— start Provided text —

[Search for users] [Overall Top Noters] [List of all Conferences] [Download this site]

Conference azur::mcc

Title:DECmcc user notes file. Does not replace IPMT.
Notice:Use IPMT for problems. Newsletter location in note 6187
Moderator:TAEC::BEROUD
Created:Mon Aug 21 1989
Last Modified:Wed Jun 04 1997
Last Successful Update:Fri Jun 06 1997
Number of topics:6497
Total number of notes:27359

839.0. "event notification on iconic map" by MFRNW1::SCHUSTER (Karl Schuster @MFR Network Services) Mon Mar 25 1991 11:49

    I ask this question, because documentation is not very clear to me:
    
    I would like to use the event 4.18 (adjacency down) to change the
    colour of systems which are no longer reachable.
    
    I set up eventlogging for MCC (MCC_STARTUP_DNA4_EVL.COM), and I get
    4.18 events delivered on my mcc-node.
    My alarm rule expression is the following:
        expression=(occurs(node4 <mcc-node> circuit sva-0 adjacent node *
        adjacency down))
    What happens on the map is the following: the system which reports
    the event (<mcc-node>) turns red, but not the adjacent node which is
    no longer reachable.
    
    Is this the intented behaviour of MCC event notification ? 
    
    Regards, Karl
T.RTitleUserPersonal
Name
DateLines
839.1BEAGLE::WLODEKNetwork pathologist.Mon Mar 25 1991 15:1811
    Karl,

    I can't comment on MCC command, but it is better to use Reachability
    Change event to change the state of the node rather then adjacency 
    event. Adjacency event means only that the routing initialization completed,
    not that one can actually communicate with the remote system. 
    In many cases one can lose adjacency but remote node will be still
    reachable because there are alternative paths.

    				wlodek
839.2events generated on children apply to their parentsTOOK::DITMARSPeteMon Mar 25 1991 16:1314
Hi,

This is the way things are supposed to work from an architecture point of
view i.e. the alarm rule was defined on a particular child entity of a global
entity, so when the rule fires the iconic map color change is associated with 
that child entity of the global entity.  

It just so happens that the child entity in question is also a global entity, 
and that to most humans it makes much more sense for this particular alarm 
firing event to be "posted" against the associated global entity, and not
the child entity.

We are working on a way to "re-target" events/alarms from one entity to another,
mostly to solve this particular issue.

— end Provided text —
— start Supplied data —

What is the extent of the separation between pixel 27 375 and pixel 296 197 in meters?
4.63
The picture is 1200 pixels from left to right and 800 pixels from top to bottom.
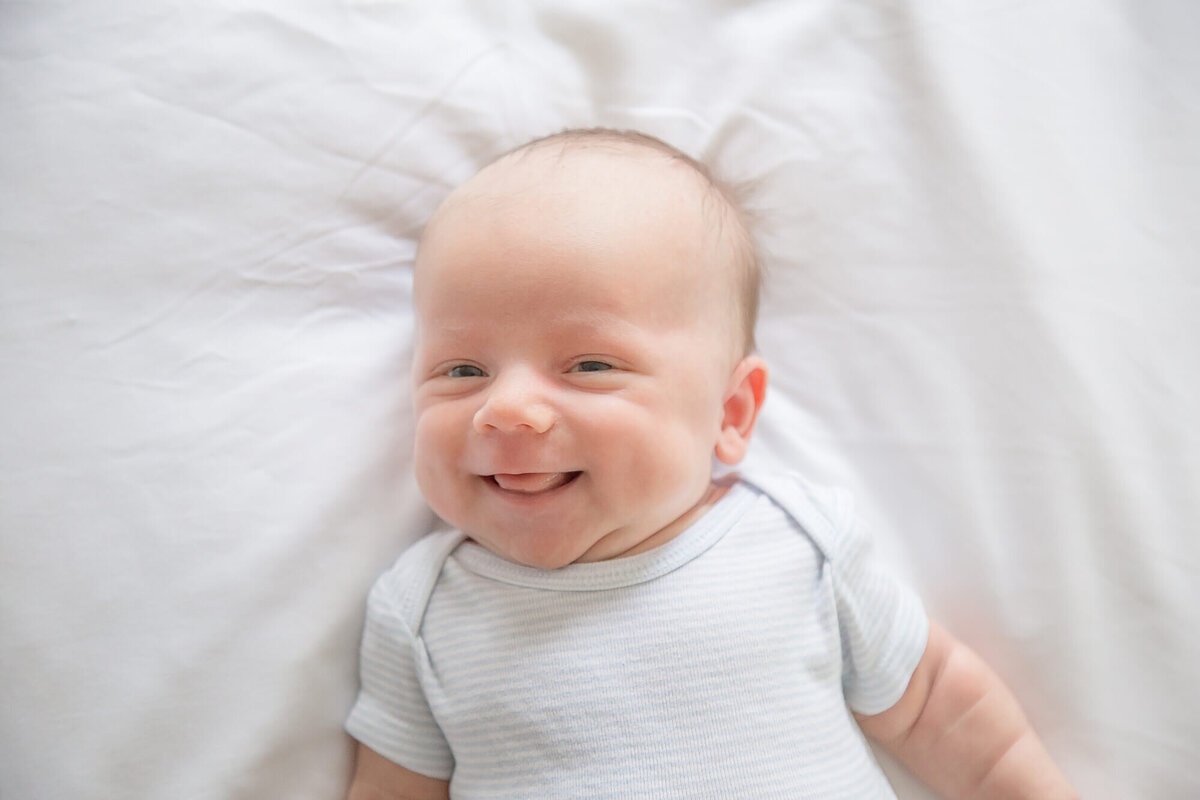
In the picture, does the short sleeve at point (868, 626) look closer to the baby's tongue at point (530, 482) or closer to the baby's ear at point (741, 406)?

— end Supplied data —

**What you need to do**
1) Which field labels appear in the conference header of the DECmcc notes thread, before the first note?
2) Carry the DECmcc notes thread forward past its final sentence.

**Exercise responses**
1) Title, Notice, Moderator, Created, Last Modified, Last Successful Update, Number of topics, Total number of notes

2)
839.3if there's a will there's a wayJETSAM::WOODCOCKMon Mar 25 1991 17:418
It seems there is a real need for highlighting the entity of concern. In
the next reply you will find a "hack" of the midnight variety for those
interested. It may suit the needs of some until the "real" solution is
available. The logic is simple and I put as much description as I could
to clarify. It's not pretty but it should work for the interim. You could
also adapt it for Node Reachability events easily enough I suspect.

brad... 
839.4target_entity.comJETSAM::WOODCOCKMon Mar 25 1991 17:48110
$! TARGET_ENTITY.COM
$! written by Brad Woodcock
$! Last revision 3/25/91
$!
$! This procedure is used with MCC alarms to highlight the proper NODE4
$! entity when an ADJACENCY DOWN (4.18) event is received. The following
$! rule characteristics describe the specific alarm which uses this procedure:
$!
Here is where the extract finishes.